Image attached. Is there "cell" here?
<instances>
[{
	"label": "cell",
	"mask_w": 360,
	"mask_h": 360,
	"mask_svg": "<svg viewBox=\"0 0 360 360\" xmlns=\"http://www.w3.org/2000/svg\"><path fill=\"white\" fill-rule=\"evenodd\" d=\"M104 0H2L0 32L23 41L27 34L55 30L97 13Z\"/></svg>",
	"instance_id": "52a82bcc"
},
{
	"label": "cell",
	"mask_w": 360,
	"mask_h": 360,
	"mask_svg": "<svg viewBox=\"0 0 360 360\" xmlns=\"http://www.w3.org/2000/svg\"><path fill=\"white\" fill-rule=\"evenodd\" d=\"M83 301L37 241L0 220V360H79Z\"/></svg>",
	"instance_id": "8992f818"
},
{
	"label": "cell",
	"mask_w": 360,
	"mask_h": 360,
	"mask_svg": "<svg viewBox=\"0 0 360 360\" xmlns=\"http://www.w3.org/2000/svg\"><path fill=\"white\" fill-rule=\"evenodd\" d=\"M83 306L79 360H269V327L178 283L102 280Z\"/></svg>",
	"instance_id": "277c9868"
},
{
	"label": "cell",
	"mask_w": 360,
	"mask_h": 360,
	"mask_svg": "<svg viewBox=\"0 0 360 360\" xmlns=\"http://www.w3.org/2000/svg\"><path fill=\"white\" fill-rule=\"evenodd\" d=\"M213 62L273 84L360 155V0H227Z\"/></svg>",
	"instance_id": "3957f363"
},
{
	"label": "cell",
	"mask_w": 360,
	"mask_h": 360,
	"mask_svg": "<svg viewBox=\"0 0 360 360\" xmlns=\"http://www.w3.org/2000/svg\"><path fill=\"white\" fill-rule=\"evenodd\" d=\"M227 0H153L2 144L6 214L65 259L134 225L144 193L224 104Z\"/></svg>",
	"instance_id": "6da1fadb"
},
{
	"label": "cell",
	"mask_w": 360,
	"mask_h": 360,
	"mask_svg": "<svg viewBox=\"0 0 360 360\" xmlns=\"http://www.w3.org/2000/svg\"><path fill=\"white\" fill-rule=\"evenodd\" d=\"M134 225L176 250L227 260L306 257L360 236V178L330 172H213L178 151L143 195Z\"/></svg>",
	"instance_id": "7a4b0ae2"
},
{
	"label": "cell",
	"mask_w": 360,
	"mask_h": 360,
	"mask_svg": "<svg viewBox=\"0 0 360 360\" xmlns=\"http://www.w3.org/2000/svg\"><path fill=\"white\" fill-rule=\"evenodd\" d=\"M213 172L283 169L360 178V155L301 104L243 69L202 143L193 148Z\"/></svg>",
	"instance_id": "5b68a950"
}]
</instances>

● ● ● ● ●

WHAT IS BEING ASKED:
Reproduce verbatim the stretch of the records from their very beginning through the line containing "0H2L0 32L23 41L27", including that line.

RESULT FOR THIS EXERCISE:
Image attached. Is there "cell" here?
<instances>
[{
	"label": "cell",
	"mask_w": 360,
	"mask_h": 360,
	"mask_svg": "<svg viewBox=\"0 0 360 360\" xmlns=\"http://www.w3.org/2000/svg\"><path fill=\"white\" fill-rule=\"evenodd\" d=\"M104 0H2L0 32L23 41L27 34L55 30L97 13Z\"/></svg>",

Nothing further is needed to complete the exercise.